Among the records below, find each line that includes the string "detected" and copy it.

——

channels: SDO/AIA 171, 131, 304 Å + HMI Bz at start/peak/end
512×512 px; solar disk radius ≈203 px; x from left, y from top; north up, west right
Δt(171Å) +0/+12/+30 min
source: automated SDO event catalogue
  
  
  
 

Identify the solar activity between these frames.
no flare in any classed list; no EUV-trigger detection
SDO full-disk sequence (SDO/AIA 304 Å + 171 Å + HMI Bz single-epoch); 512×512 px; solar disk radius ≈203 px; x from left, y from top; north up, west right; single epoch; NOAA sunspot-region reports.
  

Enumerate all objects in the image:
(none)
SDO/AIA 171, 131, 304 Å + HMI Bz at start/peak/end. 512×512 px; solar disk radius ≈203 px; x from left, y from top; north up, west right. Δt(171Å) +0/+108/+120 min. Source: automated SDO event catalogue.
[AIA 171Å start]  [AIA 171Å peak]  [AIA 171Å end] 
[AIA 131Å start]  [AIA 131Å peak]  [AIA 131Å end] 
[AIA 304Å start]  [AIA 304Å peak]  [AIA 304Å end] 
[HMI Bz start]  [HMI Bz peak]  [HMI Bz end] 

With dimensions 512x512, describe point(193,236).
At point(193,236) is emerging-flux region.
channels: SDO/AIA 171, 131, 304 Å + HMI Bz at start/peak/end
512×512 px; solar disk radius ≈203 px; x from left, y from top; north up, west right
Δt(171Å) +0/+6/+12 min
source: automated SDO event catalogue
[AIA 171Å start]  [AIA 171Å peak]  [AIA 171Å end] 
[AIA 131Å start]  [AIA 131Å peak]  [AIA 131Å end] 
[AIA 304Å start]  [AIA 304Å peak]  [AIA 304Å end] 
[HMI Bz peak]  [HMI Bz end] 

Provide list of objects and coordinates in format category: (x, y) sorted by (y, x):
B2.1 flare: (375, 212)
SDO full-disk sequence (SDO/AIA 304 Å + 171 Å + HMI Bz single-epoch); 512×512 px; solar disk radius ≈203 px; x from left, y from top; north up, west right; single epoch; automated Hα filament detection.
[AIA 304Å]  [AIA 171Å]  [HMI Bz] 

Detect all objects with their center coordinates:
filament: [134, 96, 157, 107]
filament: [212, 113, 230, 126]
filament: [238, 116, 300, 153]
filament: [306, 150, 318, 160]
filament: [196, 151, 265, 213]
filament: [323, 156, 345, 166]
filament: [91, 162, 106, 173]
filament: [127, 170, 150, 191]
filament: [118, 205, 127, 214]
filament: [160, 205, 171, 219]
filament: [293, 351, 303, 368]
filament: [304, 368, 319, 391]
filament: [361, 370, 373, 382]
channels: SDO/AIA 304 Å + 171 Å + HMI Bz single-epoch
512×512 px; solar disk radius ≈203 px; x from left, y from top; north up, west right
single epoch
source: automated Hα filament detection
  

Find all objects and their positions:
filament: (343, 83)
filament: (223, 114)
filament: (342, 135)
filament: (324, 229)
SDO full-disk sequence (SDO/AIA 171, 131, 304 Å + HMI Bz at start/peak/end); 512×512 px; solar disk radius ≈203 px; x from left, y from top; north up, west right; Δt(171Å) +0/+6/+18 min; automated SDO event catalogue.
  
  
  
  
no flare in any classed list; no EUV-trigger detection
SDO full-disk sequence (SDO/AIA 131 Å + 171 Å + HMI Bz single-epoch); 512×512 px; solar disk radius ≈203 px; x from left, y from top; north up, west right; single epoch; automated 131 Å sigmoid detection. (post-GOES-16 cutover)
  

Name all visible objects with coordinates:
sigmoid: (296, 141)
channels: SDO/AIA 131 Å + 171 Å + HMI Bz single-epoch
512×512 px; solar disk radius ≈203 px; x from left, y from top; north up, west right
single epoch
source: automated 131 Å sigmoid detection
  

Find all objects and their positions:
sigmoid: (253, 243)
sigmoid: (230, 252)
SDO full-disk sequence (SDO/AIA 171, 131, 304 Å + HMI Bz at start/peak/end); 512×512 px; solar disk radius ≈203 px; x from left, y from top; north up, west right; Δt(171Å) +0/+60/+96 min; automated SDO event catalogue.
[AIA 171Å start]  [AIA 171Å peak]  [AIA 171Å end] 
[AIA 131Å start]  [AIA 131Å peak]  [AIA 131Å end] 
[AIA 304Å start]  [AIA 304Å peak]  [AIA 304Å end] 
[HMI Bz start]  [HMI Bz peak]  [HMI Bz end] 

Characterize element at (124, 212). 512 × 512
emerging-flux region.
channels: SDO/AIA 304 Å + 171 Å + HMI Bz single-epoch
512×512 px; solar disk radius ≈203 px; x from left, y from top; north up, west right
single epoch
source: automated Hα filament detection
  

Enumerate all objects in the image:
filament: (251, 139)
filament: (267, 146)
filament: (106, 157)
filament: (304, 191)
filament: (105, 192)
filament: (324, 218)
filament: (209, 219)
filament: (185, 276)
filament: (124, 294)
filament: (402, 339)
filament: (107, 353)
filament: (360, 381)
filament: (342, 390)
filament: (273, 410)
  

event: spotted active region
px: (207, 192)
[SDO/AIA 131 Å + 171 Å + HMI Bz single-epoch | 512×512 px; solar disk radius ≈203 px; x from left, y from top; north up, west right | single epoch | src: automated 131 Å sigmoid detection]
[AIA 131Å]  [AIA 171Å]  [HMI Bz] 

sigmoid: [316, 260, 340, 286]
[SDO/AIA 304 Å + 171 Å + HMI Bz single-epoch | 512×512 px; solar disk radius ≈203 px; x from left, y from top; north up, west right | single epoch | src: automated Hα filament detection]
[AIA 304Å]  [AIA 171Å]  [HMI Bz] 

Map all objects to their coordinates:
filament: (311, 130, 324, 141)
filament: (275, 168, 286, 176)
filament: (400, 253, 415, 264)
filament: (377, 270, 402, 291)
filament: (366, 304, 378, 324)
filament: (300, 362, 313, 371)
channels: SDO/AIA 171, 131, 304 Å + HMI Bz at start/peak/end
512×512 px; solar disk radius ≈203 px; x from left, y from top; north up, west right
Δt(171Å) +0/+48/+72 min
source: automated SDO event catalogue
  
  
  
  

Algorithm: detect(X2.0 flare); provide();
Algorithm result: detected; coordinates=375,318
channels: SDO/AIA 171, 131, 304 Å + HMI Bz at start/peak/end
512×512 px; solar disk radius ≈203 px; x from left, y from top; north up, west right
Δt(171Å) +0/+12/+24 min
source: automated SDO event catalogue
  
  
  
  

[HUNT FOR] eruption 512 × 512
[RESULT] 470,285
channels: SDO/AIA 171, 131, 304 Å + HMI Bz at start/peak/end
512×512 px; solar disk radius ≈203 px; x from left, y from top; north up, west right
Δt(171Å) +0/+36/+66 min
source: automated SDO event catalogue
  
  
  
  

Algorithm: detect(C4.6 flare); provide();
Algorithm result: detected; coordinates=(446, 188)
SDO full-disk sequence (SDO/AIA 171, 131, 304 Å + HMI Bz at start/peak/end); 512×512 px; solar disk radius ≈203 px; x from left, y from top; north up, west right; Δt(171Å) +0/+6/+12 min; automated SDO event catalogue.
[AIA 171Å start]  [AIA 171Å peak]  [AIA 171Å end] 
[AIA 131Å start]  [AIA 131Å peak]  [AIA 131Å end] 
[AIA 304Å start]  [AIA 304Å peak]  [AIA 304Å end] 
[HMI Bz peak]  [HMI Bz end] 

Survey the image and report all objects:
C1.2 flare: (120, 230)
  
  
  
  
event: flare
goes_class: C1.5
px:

——

_Written answer_
Algorithm result: detected; coordinates=375,318
Algorithm result: detected; coordinates=(446, 188)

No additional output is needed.